Side note: I won’t have a chance to blog much this week since I am getting ready for my move to Sacramento and the switching of jobs. I will try and provide my daily briefs Monday to Thursday, and will post anything else I find interesting.
Without further adu, here are the daily briefs for March 31, 2008 (Happy Ceasar Chavez Day for our Spanish readers out there.)
Four No. 1 Seeds Head to San Antonio
Kansas, UCLA, Memphis and North Carolina made college basketball history this past weekend by winning their respective regional games and making the 2008 Final Four an all No. 1 seed event.
Kansas was the final No. 1 seed to join the Final Four by defeating No. 10 Davidson in a game that went down to the wire Sunday night. Davidson’s Jason Richardson –no relation to the former Golden State Warrior with the same name– had a chance to win the game in the final seconds but clanked a three pointer.
Kansas will end up meeting their former coach Roy Williams and his overall number one seeded North Carolina Tar Heels. UCLA will face Memphis in the other semifinal.
Check out Andy Katz’s article on what to expect from this year’s Final Four in San Antonio by clicking the link above.
McCain Back On Bus Tour
The presumptive Republican presidential nominee John McCain kicked off a bus tour across America on Monday to tell his story and introduce himself to the general electorate.

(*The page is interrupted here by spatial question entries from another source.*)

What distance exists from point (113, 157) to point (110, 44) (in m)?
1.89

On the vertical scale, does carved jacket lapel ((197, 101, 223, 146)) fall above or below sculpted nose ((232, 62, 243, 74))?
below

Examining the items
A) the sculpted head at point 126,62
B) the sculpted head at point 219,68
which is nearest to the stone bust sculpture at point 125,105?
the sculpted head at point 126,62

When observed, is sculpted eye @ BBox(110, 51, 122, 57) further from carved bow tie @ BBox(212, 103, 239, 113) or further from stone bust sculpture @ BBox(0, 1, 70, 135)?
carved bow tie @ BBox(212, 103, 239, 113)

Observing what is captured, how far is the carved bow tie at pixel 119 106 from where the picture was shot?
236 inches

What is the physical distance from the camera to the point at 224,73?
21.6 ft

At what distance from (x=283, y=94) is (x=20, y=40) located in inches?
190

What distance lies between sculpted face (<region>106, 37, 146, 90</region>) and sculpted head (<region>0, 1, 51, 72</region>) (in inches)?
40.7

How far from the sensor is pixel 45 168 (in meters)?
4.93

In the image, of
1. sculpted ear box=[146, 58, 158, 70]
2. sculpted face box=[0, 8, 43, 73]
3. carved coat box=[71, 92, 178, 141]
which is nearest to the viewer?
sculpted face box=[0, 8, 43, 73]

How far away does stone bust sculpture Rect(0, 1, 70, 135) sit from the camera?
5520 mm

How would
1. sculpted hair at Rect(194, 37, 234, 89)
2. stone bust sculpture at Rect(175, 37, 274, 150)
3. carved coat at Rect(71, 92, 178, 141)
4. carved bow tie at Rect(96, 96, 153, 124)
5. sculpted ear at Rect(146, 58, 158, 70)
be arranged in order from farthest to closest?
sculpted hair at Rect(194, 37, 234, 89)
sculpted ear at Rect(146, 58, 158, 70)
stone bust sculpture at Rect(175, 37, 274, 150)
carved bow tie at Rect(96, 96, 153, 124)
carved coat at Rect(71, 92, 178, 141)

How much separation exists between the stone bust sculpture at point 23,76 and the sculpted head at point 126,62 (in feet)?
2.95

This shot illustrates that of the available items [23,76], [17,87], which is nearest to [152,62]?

“I have lived a blessed life, and the first of my blessings was the family I was born into,” McCain said.
McCain will tour five states that he says are part of his “formative experiences.”
The Arizona senator is currently in Mississippi, where the McCain family first settled when arriving in America, and will head to Arlington, Virginia and Annapolis, Maryland later this week.
His bus tour will end in his current hometown of Prescott, Arizona.
Bill Clinton: Debate Does Not Hurt Democratic Party
Allowing the race between Barack Obama and Hilary Clinton for the Democratic presidential nomination will not hurt the party’s chances in the November general election, former president Bill Clinton said Sunday at the California state Democratic Party convention in San Jose.
Clinton said that his wife was not hurting the party by staying in the race against Obama and that critics need to “chill out.”
“There is somehow the suggestion that because we are having a vigorous debate about who would be the best president, we are going to weaken this party in the fall,” he said.
Meanwhile, Sen. Barack Obama said it is up to Hilary Clinton to decide if she wants to stay in the race despite her dropping in national polls and falling behind in delegates to Obama.
“My attitude is Sen. Clinton can run as long as she wants,” he said in Pennsylvania.